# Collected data

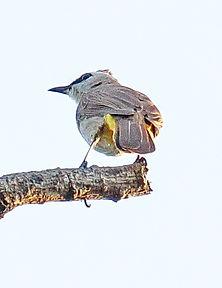 Желтобрюхий бюльбюль (Pycnonotus goiavier) Yellow-vented Bulbul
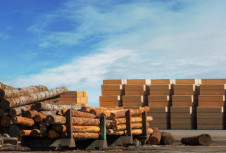 Анализ: будет ли в будущем огромная потребность Китая в древесине все еще зависеть от импорта?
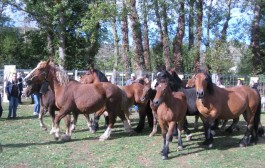 Escapada en familia a la XV Feria ganadera de Ojacastro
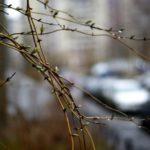 На выходных в Кировской области будет тепло, в воскресенье ожидается дождь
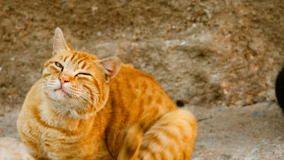 UK Cat News | Fleas are on Their Way Warn PDSA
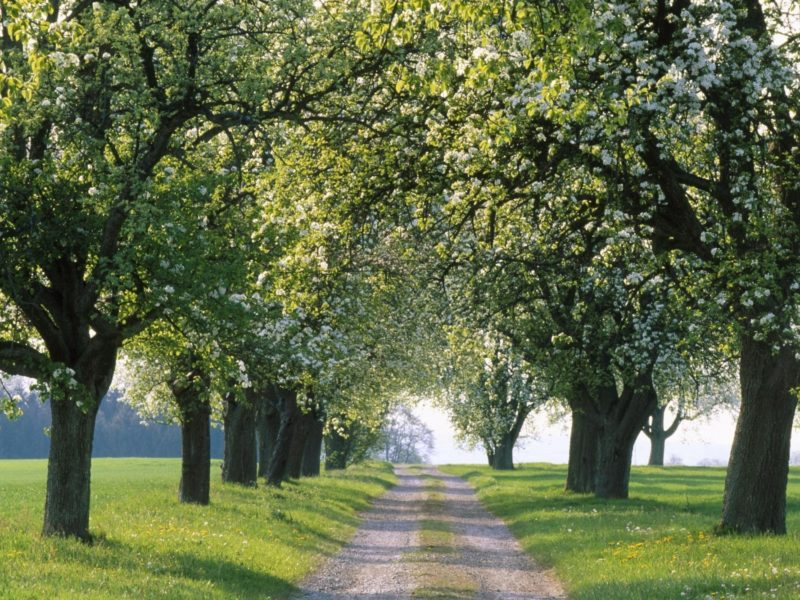 аллея, дорога, пути, путь, Природа, дороги, аллеи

# EXERCISE
Print the entries above exactly, leaving pictures out.

# OUTPUT FOR THIS EXERCISE
 Желтобрюхий бюльбюль (Pycnonotus goiavier) Yellow-vented Bulbul
 Анализ: будет ли в будущем огромная потребность Китая в древесине все еще зависеть от импорта?
 Escapada en familia a la XV Feria ganadera de Ojacastro
 На выходных в Кировской области будет тепло, в воскресенье ожидается дождь
 UK Cat News | Fleas are on Their Way Warn PDSA
 аллея, дорога, пути, путь, Природа, дороги, аллеи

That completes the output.